第三章「スタートライン」

明確に小説家になりたいと考えた僕は、ひとまず小説の新人賞を一通り調べることにした。ライトノベルのものを中心に、ページ数や締切、ジャンルなどの概要に目を通した。


ラノベの新人賞はたくさんあるが、原稿のページ数やフォーマットというのは大体同じだ。原稿用紙200枚分。42文字34行のいわゆるDP(電撃ページフォーマット)では100DP。上限下限に変動はあれど、基本はそれくらいだ。


電撃では短編部門もあるが、基本的に新人賞で募集している小説は長編だ。


そうなってくると、短編しか書いたことがない僕だって長編にチャレンジしなければならない。短編だけ書いて電撃に応募し続けるというのは現実的じゃないし、いざデビューして短編しか書けないじゃカッコつかない。


ワナビ達の間では「長編を完成させて初めて、ワナビとしてスタートラインに立てる」なんて言葉がある。

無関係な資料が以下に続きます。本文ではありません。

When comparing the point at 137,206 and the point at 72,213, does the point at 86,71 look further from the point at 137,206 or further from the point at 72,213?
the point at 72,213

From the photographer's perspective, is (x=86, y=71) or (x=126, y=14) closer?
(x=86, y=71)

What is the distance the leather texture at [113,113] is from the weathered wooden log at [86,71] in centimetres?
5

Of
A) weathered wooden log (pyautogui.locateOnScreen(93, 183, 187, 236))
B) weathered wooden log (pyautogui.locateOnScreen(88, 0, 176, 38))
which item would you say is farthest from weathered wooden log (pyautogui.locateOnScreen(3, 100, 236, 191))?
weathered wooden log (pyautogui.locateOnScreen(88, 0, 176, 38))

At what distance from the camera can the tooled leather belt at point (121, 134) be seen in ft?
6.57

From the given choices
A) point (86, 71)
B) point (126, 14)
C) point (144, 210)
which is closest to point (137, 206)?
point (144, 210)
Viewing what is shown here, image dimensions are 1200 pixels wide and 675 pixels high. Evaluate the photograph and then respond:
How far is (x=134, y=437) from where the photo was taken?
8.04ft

実際、短編の書き方と長編の書き方は違うし、長編の方が圧倒的に忍耐力を必要とする。

読書感想文で原稿用紙4枚埋めるのに必死こいてた人間や、レポートの何千文字でひいひい言ってる人間がいることからも、200枚、文庫本一冊分の文量を書くというのはそれだけでハードルが高いのである。


世の中にはワナビと呼ばれる人間が無数に存在しているが、その下にはワナビになる前に諦めてしまった者たちもいる……。

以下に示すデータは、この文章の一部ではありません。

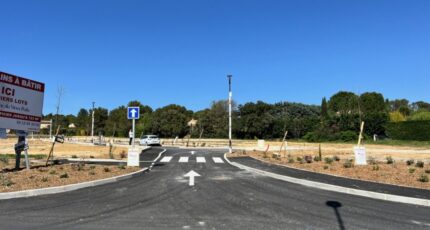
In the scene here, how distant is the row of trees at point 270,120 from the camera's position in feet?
220

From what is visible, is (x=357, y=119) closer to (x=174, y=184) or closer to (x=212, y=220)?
(x=174, y=184)

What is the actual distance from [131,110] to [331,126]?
54753 mm

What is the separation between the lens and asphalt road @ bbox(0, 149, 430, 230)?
7578 mm

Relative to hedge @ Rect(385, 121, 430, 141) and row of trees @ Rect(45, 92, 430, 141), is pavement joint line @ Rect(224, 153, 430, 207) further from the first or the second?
hedge @ Rect(385, 121, 430, 141)

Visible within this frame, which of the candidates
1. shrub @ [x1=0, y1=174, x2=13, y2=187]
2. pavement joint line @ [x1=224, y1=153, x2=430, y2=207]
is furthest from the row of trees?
shrub @ [x1=0, y1=174, x2=13, y2=187]

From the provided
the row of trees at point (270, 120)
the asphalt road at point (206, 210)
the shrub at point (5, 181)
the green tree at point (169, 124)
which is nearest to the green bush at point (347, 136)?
the row of trees at point (270, 120)

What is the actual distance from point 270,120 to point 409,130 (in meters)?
28.4

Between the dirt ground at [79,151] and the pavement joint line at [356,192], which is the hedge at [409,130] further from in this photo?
the pavement joint line at [356,192]

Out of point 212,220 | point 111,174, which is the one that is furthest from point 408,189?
point 111,174

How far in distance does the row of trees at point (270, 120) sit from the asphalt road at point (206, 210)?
47.0 m

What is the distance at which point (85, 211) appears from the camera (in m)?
8.71

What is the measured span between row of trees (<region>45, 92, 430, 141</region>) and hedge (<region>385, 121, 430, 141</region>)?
118 inches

思った以上に、小説家になるまでの道のりは険しいのである。


それでも僕は夏休みも利用し、2,3ヶ月ほどかけて初めての長編を書き上げることが出来た。初めて書き上げた長編は、今読み返すと「なんだこりゃ?」って感じだし、色々と雑で破綻している部分もある。なんとか体裁を取り繕っただけで、本質的には中学の頃書いた“小説未満”と変わらないのかもしれない。


でも当時の僕にとって、その小説は宝物のようだった。


今までの人生で一番集中して、頑張った末に出来上がったモノ。今の自分の全力全開。それだけで、自分にとっては何よりも価値のあるものだった。


「ものすごい傑作を書き上げてしまった……」


それが当時の僕の正直な感想だ。

本当に、この小説よりも面白いものなんてこの世にはないんじゃないか? と思った。

もしかしなくても、この小説なら新人賞で勝ち残れる。受賞出来る。小説家になれる。僕は特別になれるんだ。だって僕には、才能があるんだから。








落ちた。


普通に落ちた。


僕が出した小説は、一次選考であっさり落ちた。

粗だらけの長編処女作で一次を通過しようなどと無謀すぎるが、当時の僕は一次で落ちるなんて思っていなかった。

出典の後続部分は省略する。